## Text passage
┌────────
First, the high-tech sector has invested heavily in developing Artificial Intelligence (AI) capabilities. Many businesses believe that increased use of AI will permit the replacement of many workers.
We can actually hear that happening when we call doctors’ offices and a voice that identifies itself as a “virtual assistant” (clearly an AI system) asks how “she” can direct your call. A human being used to be the person who answered that phone call and then directed the call — now It’s a machine. With the “promise” of AI, many businesses are reluctant to increase their labor force when they might not need that many people in the not-so-distant future.
The following is from the New York Times from last October:
In one particular area that was supposed to improve as President Trump’s tariffs took hold, there is nothing good to report. If you are a voter who wanted more factory jobs, you must be disappointed. If you promised the voters that there would be many more factory positions, you failed. This year [2025] factory jobs are down by 58,000. Nothing new. In Trump’s first term they fell by about 200,000 between January of 2017 and January of 2021. Seems like there is a lesson in here somewhere.
└────────
## Explore the material
(1) In the passage on AI and factory jobs, rewrite the paragraph that begins "We can actually hear that happening" in a shorter form that keeps its main facts.
(2) Answer these questions from the passage on AI and factory jobs.
(a) What does the voice that answers calls at doctors' offices identify itself as?
(b) By how many have factory jobs gone down in 2025?
(c) Between which two dates did factory jobs fall by about 200,000?
(3) According to the passage on AI and factory jobs, why are many businesses reluctant to increase their labor force?

(Collected data entries)
┌────────
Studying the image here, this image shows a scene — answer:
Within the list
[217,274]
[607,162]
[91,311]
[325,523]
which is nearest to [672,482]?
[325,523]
└────────
┌────────
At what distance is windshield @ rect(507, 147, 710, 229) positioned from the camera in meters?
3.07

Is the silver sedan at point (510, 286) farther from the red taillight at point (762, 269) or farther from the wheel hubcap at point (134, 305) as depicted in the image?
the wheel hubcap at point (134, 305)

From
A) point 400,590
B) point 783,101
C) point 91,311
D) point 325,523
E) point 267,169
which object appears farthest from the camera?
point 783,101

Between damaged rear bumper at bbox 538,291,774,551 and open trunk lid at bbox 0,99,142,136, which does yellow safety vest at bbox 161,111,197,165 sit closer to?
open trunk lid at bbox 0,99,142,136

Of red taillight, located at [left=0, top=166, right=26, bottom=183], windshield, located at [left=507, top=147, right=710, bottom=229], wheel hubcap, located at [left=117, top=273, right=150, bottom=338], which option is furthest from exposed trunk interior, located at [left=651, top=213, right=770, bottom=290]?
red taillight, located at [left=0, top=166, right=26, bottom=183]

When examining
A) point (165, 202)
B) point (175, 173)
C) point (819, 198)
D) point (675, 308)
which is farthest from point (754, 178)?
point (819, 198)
└────────
┌────────
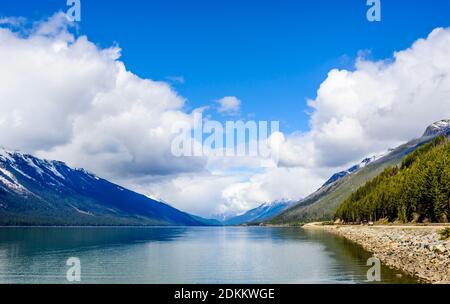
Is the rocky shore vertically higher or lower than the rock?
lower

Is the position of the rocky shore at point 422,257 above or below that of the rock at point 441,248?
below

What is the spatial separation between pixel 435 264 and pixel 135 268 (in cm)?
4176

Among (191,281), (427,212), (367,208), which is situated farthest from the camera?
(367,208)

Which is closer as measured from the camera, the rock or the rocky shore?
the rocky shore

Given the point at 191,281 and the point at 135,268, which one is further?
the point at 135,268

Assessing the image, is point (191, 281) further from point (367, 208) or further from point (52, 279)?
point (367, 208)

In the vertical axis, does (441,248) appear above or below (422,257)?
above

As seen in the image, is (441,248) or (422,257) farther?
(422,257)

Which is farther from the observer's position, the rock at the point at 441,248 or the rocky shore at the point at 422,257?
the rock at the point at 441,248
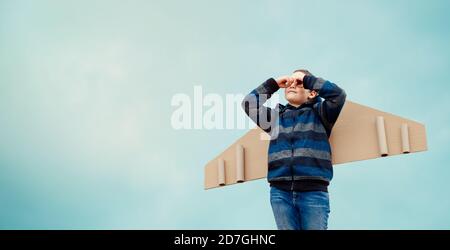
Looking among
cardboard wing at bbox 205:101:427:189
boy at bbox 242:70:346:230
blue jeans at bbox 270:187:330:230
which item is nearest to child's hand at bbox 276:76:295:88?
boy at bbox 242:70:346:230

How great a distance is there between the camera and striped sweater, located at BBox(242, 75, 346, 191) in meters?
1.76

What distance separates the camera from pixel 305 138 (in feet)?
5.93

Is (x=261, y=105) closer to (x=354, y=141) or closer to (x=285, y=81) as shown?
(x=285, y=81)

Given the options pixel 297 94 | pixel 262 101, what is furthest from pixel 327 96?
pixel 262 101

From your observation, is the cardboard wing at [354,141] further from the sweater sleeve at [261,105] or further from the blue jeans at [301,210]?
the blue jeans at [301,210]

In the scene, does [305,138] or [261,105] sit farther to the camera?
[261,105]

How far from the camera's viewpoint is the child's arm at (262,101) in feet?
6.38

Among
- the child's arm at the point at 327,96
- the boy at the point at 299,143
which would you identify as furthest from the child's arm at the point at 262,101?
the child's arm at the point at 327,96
└────────
## Answers in order
(1) Calls to doctors' offices are now answered by a "virtual assistant," an AI system, where a human once answered and directed the call. Because of AI's "promise," many businesses are reluctant to add workers they may not need in the near future.

(2)
(a) A "virtual assistant."
(b) By 58,000.
(c) Between January 2017 and January 2021.

(3) With the "promise" of AI, these businesses expect that they might not need that many people in the not-so-distant future. They believe increased use of AI will let them replace many workers.